Which lines in the records below mention the word "Zealand"? Copy each one out.
*** Opening Task input ***
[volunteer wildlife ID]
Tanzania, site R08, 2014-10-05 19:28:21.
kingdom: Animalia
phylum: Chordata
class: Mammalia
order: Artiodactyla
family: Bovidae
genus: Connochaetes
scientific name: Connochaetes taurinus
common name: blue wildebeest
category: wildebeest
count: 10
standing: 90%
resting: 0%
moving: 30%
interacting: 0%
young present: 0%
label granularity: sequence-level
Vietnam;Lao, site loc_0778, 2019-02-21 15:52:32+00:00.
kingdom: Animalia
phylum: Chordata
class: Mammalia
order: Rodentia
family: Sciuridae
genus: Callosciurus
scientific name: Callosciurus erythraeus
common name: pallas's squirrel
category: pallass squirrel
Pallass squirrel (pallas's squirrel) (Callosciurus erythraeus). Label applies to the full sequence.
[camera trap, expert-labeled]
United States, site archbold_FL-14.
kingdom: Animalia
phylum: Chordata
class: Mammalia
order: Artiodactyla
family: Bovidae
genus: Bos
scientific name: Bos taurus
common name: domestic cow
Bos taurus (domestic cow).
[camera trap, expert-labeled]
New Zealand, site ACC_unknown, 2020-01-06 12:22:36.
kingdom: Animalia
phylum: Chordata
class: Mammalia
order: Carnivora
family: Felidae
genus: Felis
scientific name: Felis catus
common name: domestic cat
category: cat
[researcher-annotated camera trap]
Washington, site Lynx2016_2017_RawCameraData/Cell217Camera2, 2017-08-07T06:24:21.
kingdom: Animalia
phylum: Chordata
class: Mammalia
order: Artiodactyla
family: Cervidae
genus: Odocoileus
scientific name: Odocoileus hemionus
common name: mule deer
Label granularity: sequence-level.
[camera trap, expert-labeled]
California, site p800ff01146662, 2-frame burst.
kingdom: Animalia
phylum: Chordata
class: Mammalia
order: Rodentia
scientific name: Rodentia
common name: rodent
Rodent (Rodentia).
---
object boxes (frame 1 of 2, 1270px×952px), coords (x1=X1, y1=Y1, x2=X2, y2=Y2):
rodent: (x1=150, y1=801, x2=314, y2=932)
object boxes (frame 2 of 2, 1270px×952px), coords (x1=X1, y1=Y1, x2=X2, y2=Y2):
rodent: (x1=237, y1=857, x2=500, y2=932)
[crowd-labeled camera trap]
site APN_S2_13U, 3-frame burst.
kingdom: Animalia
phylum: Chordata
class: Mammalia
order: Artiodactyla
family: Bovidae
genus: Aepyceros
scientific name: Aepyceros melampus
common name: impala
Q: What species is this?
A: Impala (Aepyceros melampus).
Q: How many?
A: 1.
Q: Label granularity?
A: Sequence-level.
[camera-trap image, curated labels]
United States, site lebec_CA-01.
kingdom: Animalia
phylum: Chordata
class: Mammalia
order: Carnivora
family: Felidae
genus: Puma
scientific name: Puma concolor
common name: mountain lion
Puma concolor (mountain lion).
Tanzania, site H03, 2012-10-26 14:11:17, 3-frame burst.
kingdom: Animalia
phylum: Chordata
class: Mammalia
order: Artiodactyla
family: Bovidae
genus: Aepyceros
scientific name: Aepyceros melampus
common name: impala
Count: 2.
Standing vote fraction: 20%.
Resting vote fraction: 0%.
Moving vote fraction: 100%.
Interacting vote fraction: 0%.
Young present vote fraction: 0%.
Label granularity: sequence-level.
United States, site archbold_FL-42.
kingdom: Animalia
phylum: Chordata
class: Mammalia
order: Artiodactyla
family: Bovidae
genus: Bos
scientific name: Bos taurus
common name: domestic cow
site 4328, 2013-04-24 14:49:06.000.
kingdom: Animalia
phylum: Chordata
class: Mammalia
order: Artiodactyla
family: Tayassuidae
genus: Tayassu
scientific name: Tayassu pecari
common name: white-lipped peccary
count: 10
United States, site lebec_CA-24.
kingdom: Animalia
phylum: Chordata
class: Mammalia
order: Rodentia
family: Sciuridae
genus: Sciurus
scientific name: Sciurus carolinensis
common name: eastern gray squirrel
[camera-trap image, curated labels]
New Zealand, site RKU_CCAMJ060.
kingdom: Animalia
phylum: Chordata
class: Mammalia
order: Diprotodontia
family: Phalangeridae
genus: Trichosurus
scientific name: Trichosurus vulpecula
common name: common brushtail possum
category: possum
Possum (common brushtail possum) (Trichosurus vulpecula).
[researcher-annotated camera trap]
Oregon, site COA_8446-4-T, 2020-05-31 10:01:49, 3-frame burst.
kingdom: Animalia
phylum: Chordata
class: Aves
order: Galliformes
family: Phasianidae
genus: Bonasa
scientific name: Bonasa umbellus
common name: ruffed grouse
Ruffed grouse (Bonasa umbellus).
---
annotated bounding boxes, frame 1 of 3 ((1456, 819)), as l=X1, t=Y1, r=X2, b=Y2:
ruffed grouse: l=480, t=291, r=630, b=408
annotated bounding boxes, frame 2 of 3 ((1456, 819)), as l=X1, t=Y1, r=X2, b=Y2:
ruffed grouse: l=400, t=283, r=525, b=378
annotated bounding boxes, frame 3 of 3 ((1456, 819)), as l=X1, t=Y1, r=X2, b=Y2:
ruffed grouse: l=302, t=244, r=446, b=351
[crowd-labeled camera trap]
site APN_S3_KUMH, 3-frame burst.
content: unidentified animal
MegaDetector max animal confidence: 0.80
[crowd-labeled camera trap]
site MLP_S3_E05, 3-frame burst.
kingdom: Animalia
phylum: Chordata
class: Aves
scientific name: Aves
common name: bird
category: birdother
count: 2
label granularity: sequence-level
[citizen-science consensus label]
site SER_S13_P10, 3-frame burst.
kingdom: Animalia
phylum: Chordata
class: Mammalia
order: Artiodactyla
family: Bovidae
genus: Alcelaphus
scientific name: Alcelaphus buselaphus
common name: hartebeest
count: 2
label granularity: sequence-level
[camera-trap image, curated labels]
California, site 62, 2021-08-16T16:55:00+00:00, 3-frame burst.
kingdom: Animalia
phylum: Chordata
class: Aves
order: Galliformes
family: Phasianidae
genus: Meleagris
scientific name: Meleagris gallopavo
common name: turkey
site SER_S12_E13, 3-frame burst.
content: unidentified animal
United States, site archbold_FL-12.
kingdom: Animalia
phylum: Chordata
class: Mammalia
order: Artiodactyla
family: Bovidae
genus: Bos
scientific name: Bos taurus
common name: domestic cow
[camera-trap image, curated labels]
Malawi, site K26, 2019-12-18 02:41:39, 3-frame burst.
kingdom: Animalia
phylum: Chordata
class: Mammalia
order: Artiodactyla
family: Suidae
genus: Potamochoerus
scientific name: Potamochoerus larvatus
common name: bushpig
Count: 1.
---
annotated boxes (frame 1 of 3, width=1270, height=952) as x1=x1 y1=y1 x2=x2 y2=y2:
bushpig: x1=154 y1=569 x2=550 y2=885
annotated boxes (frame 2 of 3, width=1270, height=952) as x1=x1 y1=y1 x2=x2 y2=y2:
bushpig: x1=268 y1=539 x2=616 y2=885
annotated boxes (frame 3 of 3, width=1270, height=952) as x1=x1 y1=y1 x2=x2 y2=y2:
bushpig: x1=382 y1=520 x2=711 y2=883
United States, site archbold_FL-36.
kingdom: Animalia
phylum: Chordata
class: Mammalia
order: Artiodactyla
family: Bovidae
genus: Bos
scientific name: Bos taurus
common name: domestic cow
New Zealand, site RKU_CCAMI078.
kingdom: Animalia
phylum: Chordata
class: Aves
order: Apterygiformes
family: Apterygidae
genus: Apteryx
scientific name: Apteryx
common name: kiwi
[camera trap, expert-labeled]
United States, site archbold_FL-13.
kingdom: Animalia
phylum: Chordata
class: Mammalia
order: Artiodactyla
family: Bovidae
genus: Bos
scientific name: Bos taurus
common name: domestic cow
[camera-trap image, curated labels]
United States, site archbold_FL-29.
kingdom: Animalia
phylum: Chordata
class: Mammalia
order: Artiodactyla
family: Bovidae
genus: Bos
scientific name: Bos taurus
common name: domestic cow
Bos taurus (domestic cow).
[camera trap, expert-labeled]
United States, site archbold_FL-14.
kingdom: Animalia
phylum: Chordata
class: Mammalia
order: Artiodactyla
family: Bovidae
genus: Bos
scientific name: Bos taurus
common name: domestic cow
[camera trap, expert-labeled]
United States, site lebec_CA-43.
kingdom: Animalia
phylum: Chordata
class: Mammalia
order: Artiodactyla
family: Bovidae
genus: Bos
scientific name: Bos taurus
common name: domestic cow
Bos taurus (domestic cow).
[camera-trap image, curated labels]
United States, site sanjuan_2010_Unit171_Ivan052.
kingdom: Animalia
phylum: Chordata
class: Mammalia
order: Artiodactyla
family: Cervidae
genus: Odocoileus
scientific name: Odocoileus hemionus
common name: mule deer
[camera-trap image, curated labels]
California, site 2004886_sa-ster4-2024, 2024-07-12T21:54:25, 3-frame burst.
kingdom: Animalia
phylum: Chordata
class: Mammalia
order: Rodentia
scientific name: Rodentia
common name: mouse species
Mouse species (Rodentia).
*** Closing Task input ***
» **Response box**
New Zealand, site ACC_unknown, 2020-01-06 12:22:36.
New Zealand, site RKU_CCAMJ060.
New Zealand, site RKU_CCAMI078.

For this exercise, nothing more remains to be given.